The is the same Distinct that protects both male and female administrator pedophiles. See Micheal Bujko You Tube and Perdaily.com
Value Added does not mean that the students had one set of scores at the beginning of the year and they dropped. It means that the students had one set of scores from the previous grade at the end of the previous year and they dropped on the new material. Each year the students learn new material. Comparing how much of the new material the students are able to regurgitate for an end of the year test to how much they were able to regurgitate from the previous year is similar to comparing apples to pears, more similar than apples and oranges, but still not the same.
This publication is a rag. If this author thinks any high-stakes tests accurately measure student achievement she must have been born last night. Teachers who don't cheat, or resort to a host of other unethical practices to inflate test scores will have the lowest scores. There aren't that many teachers left who do the right thing. Ruelas might have been one of them. Yes, the LA Times should be held accountable for putting out information they knew or should have known was bogus. They knew it would cause harm.

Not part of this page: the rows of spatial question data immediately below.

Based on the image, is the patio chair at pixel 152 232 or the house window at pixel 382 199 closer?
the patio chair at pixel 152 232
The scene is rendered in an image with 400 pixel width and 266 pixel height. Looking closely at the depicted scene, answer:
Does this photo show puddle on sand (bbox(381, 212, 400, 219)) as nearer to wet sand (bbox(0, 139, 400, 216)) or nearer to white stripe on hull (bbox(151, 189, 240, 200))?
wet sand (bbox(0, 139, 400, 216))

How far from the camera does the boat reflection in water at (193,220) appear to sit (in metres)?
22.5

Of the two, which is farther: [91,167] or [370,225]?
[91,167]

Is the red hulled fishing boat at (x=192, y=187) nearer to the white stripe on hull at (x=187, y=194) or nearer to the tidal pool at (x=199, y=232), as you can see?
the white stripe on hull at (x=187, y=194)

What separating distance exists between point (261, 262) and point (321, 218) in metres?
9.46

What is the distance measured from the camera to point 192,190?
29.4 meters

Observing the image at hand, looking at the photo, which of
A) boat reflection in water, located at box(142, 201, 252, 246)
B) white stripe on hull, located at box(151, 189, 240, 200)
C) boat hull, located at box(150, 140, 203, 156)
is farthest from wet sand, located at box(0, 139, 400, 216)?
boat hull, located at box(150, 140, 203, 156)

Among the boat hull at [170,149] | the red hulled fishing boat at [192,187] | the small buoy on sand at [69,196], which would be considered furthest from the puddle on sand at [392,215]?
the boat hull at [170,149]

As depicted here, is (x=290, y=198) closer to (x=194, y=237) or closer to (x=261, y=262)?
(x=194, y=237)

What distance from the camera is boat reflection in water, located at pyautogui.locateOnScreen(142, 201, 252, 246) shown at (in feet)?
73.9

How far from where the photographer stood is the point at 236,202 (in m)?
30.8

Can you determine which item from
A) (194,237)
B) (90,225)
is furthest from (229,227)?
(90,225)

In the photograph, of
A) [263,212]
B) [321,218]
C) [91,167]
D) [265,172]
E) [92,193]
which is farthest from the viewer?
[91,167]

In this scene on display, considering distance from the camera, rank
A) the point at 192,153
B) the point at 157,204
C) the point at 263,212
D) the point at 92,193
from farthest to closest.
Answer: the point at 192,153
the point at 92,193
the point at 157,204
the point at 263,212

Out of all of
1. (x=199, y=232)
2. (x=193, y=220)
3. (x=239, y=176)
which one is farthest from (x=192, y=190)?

As an educator, I know there are good teachers and bad teachers in my school building. There are also good teachers who have a "bad year" because they have a crop of students who are unwilling to learn. How can a teacher reach a student who doesn't try, won't listen, never hands in work, dislikes teachers, hates school, and basically tunes out? Should a teacher be blamed for conditions that he/she has no control over? How do you expect teachers to fix a kid when everyone else has failed the child? And yet, day after day, the teachers try, try, and try again. Some days it's like shoveling smoke.

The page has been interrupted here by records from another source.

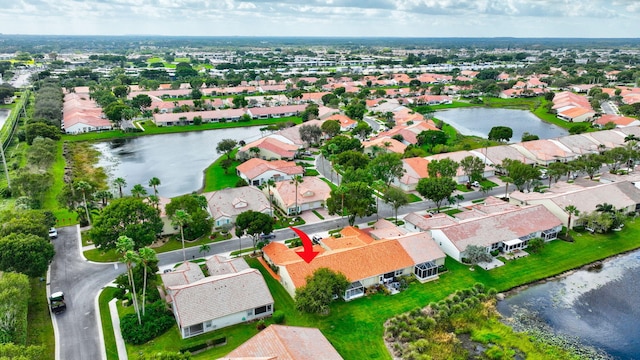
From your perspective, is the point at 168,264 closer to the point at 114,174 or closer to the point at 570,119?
the point at 114,174

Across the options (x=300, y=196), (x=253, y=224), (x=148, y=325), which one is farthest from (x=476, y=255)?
(x=148, y=325)

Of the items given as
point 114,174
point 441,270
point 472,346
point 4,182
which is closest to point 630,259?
point 441,270

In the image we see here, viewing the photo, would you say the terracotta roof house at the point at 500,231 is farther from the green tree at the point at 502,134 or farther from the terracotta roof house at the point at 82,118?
the terracotta roof house at the point at 82,118

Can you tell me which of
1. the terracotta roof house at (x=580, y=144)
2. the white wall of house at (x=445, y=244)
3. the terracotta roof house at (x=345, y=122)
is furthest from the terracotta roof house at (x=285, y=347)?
the terracotta roof house at (x=345, y=122)

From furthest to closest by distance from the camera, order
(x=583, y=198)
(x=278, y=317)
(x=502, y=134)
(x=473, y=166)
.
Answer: (x=502, y=134), (x=473, y=166), (x=583, y=198), (x=278, y=317)

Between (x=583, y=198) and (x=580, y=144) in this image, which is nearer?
(x=583, y=198)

The local school administration needs to take care of bad teachers--either in the building, or in the central office of that district. But judging a teacher on the scores of their students? How logical is that? Why judge a teacher on something they don't have control over?

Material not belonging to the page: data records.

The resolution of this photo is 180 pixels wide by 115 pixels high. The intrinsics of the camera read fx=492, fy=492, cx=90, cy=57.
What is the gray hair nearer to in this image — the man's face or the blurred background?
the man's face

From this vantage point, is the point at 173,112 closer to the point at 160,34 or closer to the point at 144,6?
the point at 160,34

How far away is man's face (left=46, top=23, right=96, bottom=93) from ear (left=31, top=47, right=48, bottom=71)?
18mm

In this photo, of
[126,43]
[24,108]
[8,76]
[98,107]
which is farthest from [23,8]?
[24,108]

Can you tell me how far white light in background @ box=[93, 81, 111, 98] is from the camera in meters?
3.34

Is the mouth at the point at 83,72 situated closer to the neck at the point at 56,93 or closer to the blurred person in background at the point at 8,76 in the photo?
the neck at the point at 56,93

Many people who post opinions bashing teachers should try substitute teaching for a day, **then** they might be entitled to post an opinion about what's wrong with teachers. Good luck with that.
fuck, this fucking sucks...either ruelas sucked, or the students/parents sucked, or the schools front office sucked, or the district/administration fucking sucked.
Whatever, douche. You have no clue what it is like. The socio argument you cite explains whatever "value added" voodoo you champion: the kids "christmas tree" a test, and they "christmas tree" a slightly more difficult test a year later to see how well you supposedly taught that year. They "christmas tree" the tests because they are down and out, and a larger percentage of the low socio-econ population just can't get it. Your tone is horrible also. Regarding the teacher in such a genteel, philosophical voice is sick. The problem is yours, bro, unless ANYONE actually solicited your thoughts on this man's suicide. Write for Reason Mag Online, but ignoring human emotion in this situation is irrational, because the subject of your twistedly detached rant is, unlike you apparently, a human.